Global News asked if there was a place in Canada which he thought had handled the issue well.
“Yes,” he said. “Richmond Hill.”
There’s little sign that Markham (328,000) or Vaughan (306,000) will change course.
“At this point, there are no plans to reverse Markham council’s decision to not allow retail cannabis stores,” spokesperson Lama Nicolas wrote. The decision was made in a 12-1 vote.
Vaughan’s vote to opt out was nearly unanimous.
The lone dissenter, city councillor Alan Shefman, would like to see Vaughan take a fresh look at the issue.
“I have been considering bringing a motion to Council to have staff prepare a report on the current situation relating to the possibility of Vaughan reconsidering its earlier decision,” he wrote in an e-mail.
“While I am not optimistic that my initiative will be successful, I believe that for common-sense purposes the issue should be reviewed in light of the experience in the province for the last year.”
Global News couldn’t find a system elsewhere in the country that’s as inflexible as Ontario’s:
- Manitoba allowed opt-outs, but also gave local governments power to make special zoning rules for cannabis. Municipalities can hold a local referendum on the issue (either to lift a ban or impose one) at any time they choose until New Year’s Day, 2022, or after that date as part of a local election. Only six Manitoba communities have banned cannabis stores, provincial regulators tell Global News; none has a population over 20,000.

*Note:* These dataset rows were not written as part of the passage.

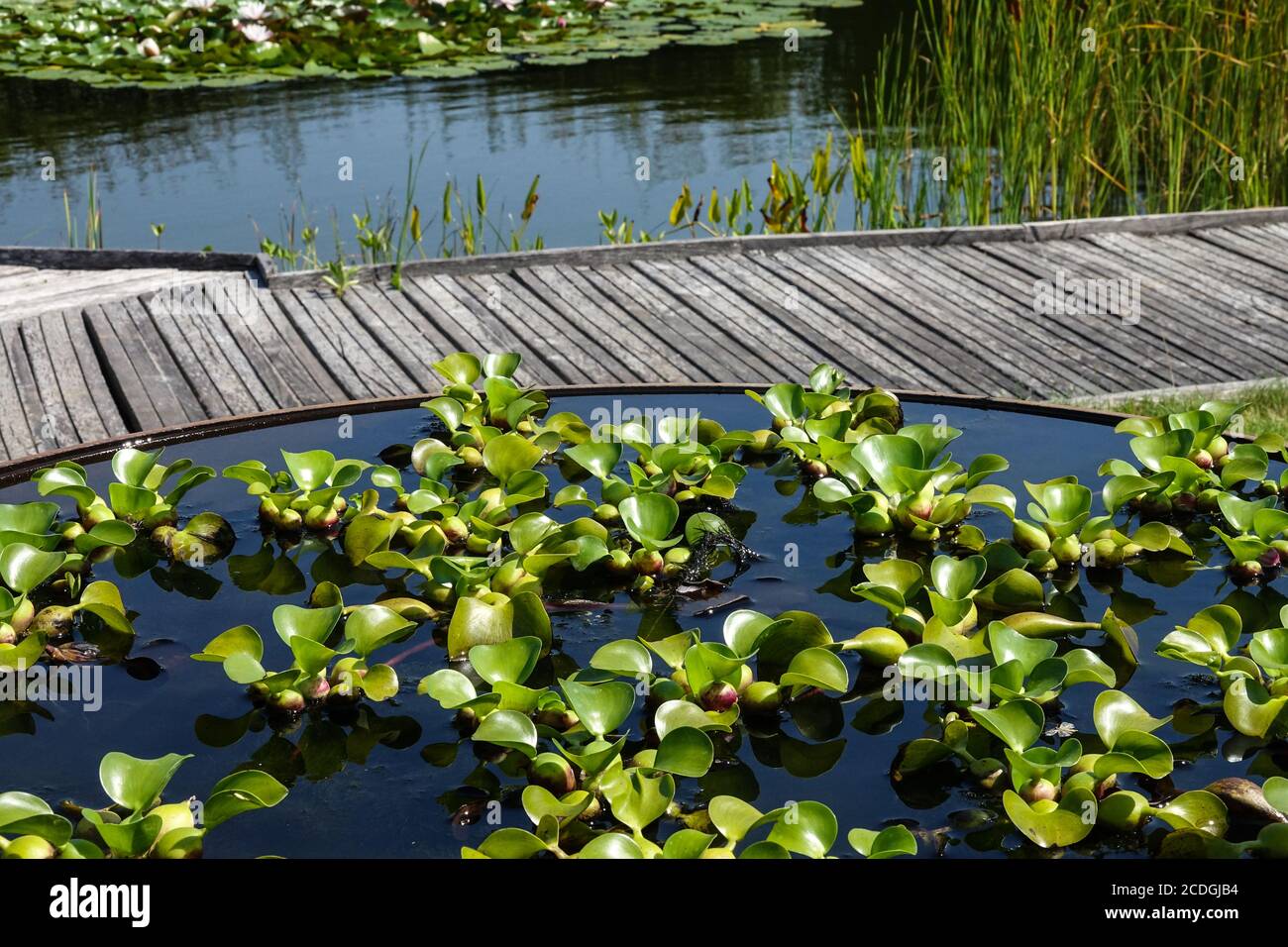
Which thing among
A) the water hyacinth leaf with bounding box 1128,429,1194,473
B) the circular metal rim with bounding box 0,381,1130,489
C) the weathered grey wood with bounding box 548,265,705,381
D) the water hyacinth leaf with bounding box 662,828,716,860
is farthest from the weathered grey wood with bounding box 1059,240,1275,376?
the water hyacinth leaf with bounding box 662,828,716,860

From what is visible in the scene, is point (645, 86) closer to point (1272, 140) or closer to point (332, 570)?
point (1272, 140)

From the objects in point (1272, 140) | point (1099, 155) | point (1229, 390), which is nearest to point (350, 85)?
point (1099, 155)

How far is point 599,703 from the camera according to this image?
55.2 inches

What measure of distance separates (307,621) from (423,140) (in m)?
7.42

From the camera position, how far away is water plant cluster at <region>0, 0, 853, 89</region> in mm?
9852

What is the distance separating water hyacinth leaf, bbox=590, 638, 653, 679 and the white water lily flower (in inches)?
381

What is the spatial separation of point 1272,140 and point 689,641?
5224 millimetres

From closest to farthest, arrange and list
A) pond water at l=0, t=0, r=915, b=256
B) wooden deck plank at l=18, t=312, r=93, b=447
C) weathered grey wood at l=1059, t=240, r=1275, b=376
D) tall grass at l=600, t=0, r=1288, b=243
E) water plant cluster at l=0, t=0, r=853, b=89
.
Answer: wooden deck plank at l=18, t=312, r=93, b=447
weathered grey wood at l=1059, t=240, r=1275, b=376
tall grass at l=600, t=0, r=1288, b=243
pond water at l=0, t=0, r=915, b=256
water plant cluster at l=0, t=0, r=853, b=89

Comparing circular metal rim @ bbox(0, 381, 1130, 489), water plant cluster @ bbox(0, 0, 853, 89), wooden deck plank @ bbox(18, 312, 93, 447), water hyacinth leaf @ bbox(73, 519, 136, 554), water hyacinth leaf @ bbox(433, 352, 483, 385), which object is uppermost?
water plant cluster @ bbox(0, 0, 853, 89)

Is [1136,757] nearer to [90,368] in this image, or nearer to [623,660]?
[623,660]

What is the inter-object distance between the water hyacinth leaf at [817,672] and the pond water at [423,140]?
17.7ft

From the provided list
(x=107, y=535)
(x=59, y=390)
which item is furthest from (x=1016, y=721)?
(x=59, y=390)

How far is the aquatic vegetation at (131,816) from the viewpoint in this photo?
1.22 m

- Saskatchewan allows opt-outs, and also lets local governments control the location of cannabis stores and other details of how they operate. Communities can make a decision before a store is proposed, or wait until there’s an application.

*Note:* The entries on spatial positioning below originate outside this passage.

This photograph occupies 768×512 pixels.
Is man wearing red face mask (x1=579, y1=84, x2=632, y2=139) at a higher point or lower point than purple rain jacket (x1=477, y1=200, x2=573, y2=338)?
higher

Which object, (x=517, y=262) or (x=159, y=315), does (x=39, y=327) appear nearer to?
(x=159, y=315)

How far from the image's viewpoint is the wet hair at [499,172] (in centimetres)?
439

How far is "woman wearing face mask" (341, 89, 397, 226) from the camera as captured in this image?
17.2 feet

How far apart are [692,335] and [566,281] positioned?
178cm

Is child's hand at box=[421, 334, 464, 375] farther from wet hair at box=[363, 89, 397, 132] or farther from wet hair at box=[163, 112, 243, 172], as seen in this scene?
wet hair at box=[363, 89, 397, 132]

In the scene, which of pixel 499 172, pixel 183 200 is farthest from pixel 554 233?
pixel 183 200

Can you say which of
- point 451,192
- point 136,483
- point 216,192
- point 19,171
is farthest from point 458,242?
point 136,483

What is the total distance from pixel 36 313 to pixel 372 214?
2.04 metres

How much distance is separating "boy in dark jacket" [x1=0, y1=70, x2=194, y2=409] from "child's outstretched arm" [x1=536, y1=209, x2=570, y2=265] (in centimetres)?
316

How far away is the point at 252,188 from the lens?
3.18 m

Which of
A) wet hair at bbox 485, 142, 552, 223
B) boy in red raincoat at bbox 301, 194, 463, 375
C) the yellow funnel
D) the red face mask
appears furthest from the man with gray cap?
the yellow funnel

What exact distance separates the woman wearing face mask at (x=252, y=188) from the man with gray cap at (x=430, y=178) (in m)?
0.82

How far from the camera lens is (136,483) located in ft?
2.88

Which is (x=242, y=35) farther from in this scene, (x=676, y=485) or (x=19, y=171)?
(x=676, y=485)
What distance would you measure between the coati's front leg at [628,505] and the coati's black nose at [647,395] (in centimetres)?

- Alberta doesn’t allow opt-outs, but gave local governments wide authority over giving cannabis stores permits
- British Columbia allowed opt-outs, and also gave local governments power over siting, including special zoning.

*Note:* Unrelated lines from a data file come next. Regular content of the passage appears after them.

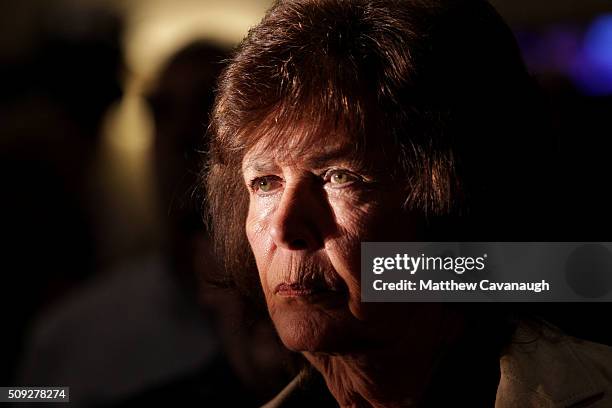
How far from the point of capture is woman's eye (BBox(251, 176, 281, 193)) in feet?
3.63

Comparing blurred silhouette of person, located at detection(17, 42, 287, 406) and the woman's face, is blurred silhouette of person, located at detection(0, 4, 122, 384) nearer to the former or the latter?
blurred silhouette of person, located at detection(17, 42, 287, 406)

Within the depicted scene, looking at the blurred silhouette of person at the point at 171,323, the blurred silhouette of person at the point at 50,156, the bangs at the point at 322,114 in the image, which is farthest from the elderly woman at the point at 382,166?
the blurred silhouette of person at the point at 50,156

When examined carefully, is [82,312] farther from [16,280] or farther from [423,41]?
[423,41]

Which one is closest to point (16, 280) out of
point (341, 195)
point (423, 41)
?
point (341, 195)

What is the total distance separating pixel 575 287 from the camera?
121 centimetres

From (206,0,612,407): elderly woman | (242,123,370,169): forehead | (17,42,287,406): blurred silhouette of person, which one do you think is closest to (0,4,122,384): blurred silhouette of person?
(17,42,287,406): blurred silhouette of person

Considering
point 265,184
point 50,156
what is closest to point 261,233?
point 265,184

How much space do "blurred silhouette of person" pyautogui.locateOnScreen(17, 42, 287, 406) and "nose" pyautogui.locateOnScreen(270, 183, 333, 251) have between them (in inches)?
11.1

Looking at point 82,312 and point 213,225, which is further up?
point 213,225

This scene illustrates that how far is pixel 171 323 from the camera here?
134 centimetres

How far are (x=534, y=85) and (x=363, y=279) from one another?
379 mm

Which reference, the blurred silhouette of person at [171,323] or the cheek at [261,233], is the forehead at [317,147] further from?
the blurred silhouette of person at [171,323]

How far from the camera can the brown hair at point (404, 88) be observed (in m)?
1.04

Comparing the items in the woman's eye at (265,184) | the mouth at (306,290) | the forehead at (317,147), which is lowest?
the mouth at (306,290)
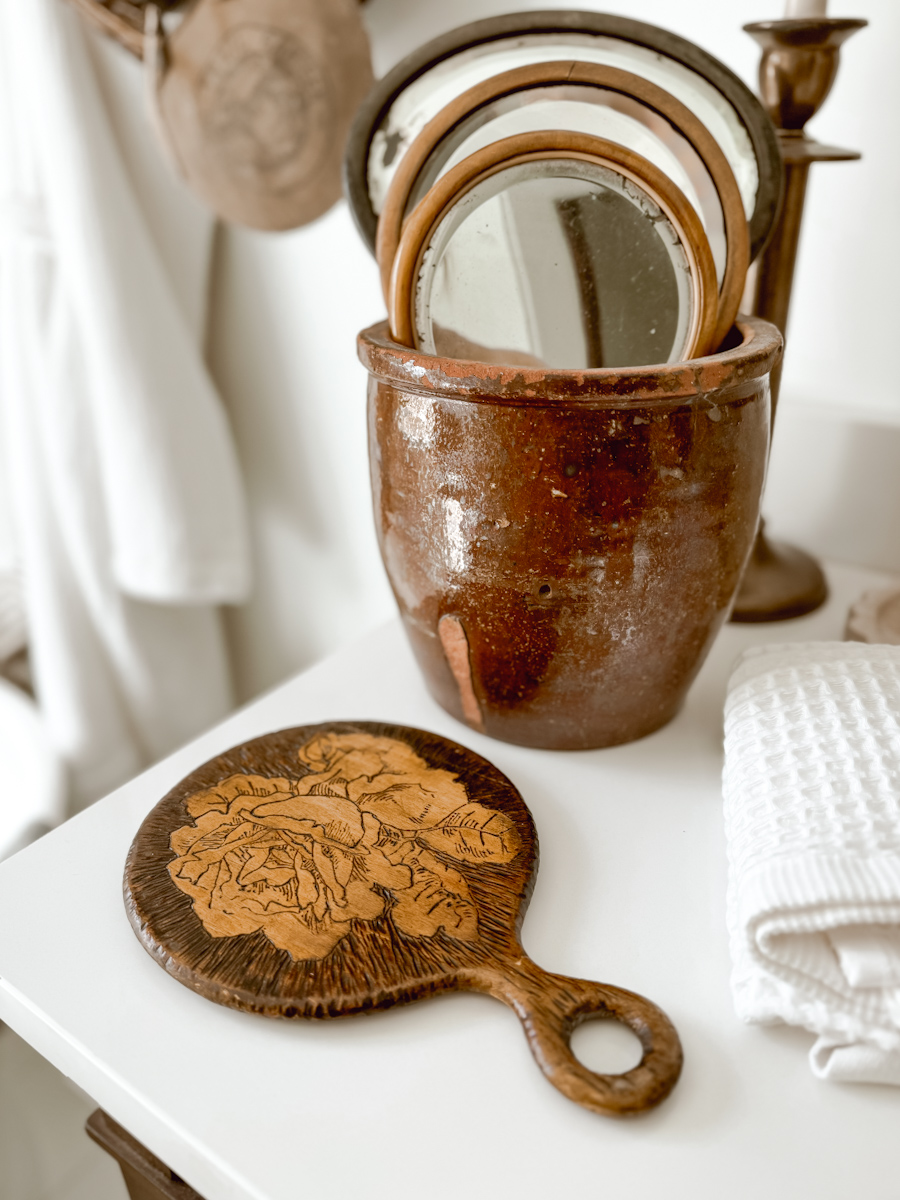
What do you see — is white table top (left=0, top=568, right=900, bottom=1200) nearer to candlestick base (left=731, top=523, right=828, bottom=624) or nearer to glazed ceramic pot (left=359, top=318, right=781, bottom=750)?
glazed ceramic pot (left=359, top=318, right=781, bottom=750)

No other province Global News looked at forced councils into an irreversible decision.
Ras says Mississauga will reconsider the issue in the spring.
“This is real, it affects a lot of people, but we need to do the right thing and opt-in and open it up in Mississauga as Ontario’s third-largest city.”
If 1,000 cannabis stores in Ontario were distributed in proportion to population, Mississauga would have 51 of them.
“Those municipalities are going to be a constant source of sales and revenue for the black market,” Armstrong argues.
“Taking that nationally, that’s another chunk of the market that the legal industry cannot easily reach. That is going to slow down the federal government policy objective of squeezing out the black market. It’s also an extra irritant for the legal industry.”
Global News asked Ontario’s Ministry of the Attorney General whether it was open to giving local governments more power over where cannabis stores are sited.
“Municipalities are essential partners in the effective implementation of cannabis legalization,” spokesperson Jenessa Crognali wrote in an e-mail.
“Ontario will continue to monitor the roll out of cannabis retail store licensing for emerging issues that may affect municipalities, and the (Alcohol and Gaming Commission of Ontario) will continue to work with municipal staff to hear input on local priorities and maintain ongoing communications with municipalities.”